*** Data supplied ***

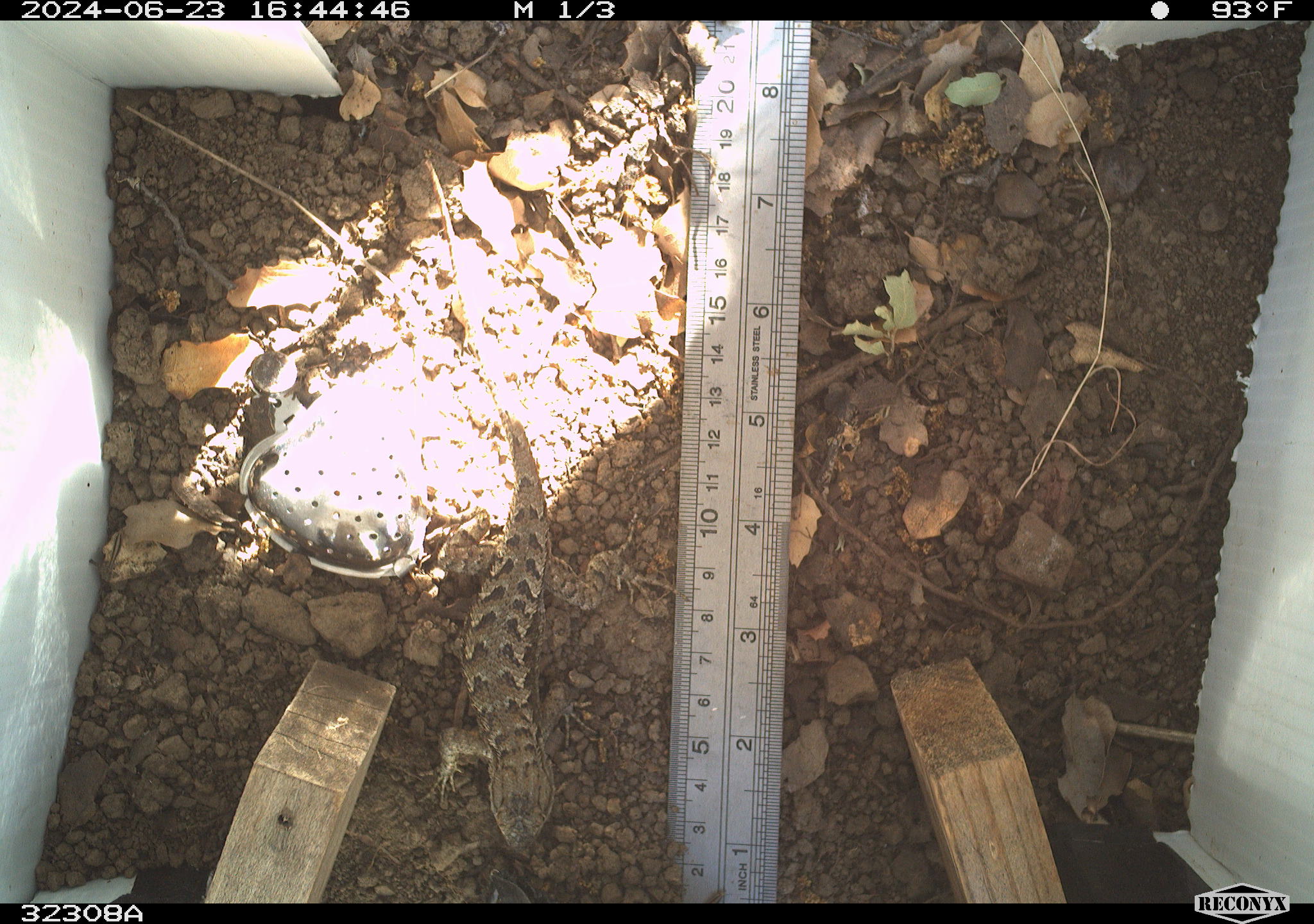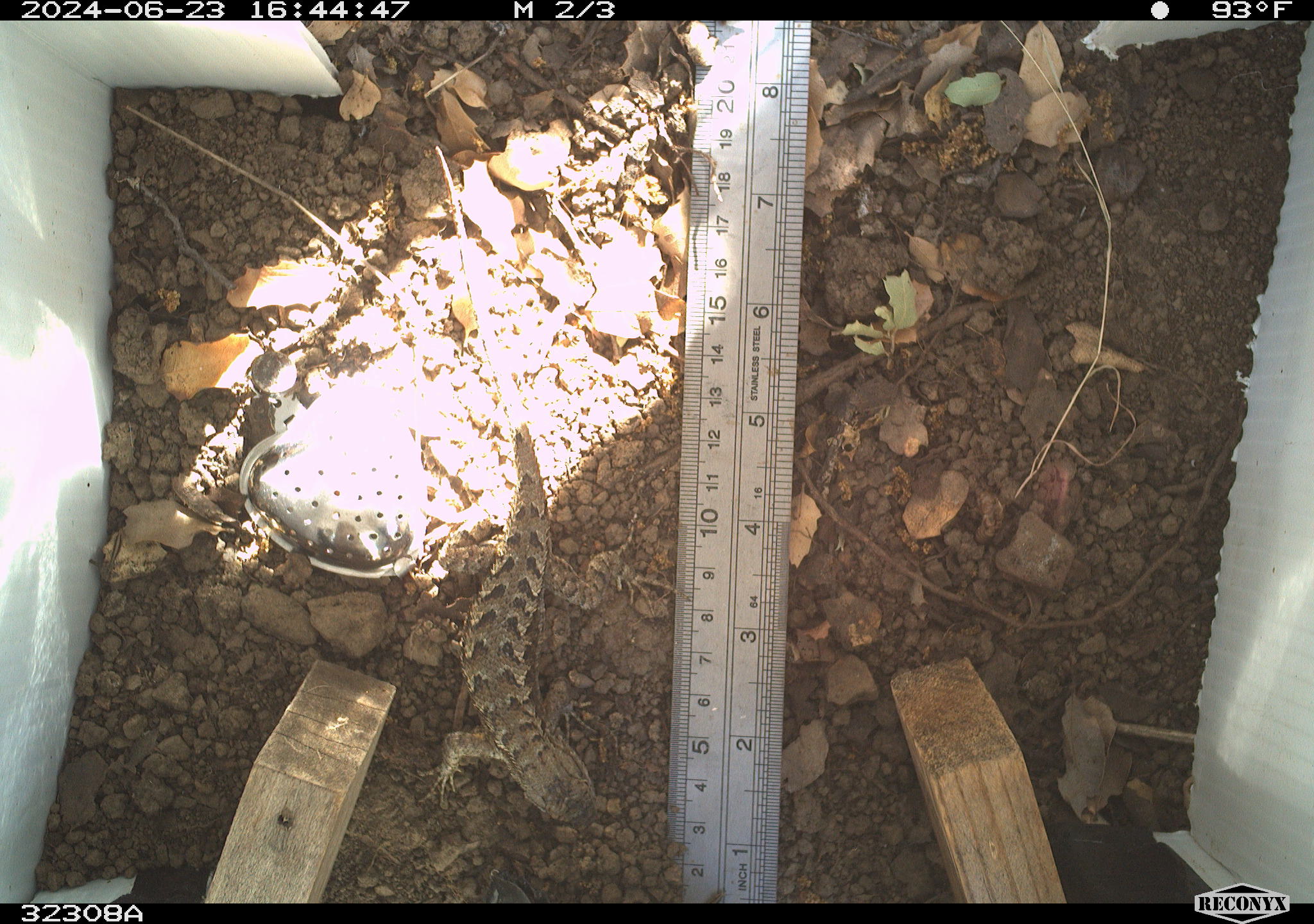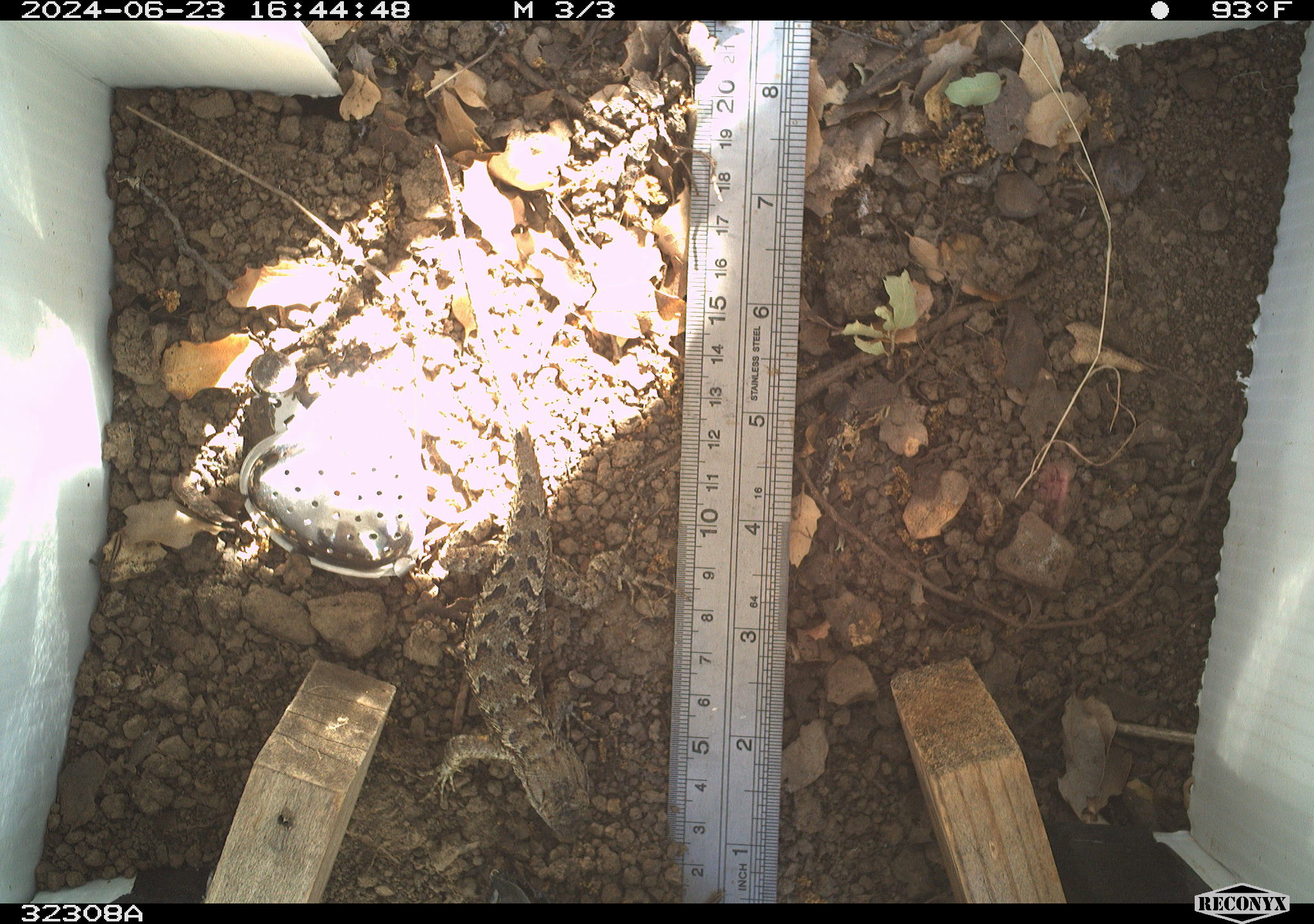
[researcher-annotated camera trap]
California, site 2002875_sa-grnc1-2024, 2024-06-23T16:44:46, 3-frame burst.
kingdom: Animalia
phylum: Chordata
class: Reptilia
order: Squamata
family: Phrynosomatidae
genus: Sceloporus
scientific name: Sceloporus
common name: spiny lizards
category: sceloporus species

*** End of Data supplied ***

Reproduce all of the entries word for word, skipping any pictures they hold.

Result of this task —
[researcher-annotated camera trap]
California, site 2002875_sa-grnc1-2024, 2024-06-23T16:44:46, 3-frame burst.
kingdom: Animalia
phylum: Chordata
class: Reptilia
order: Squamata
family: Phrynosomatidae
genus: Sceloporus
scientific name: Sceloporus
common name: spiny lizards
category: sceloporus species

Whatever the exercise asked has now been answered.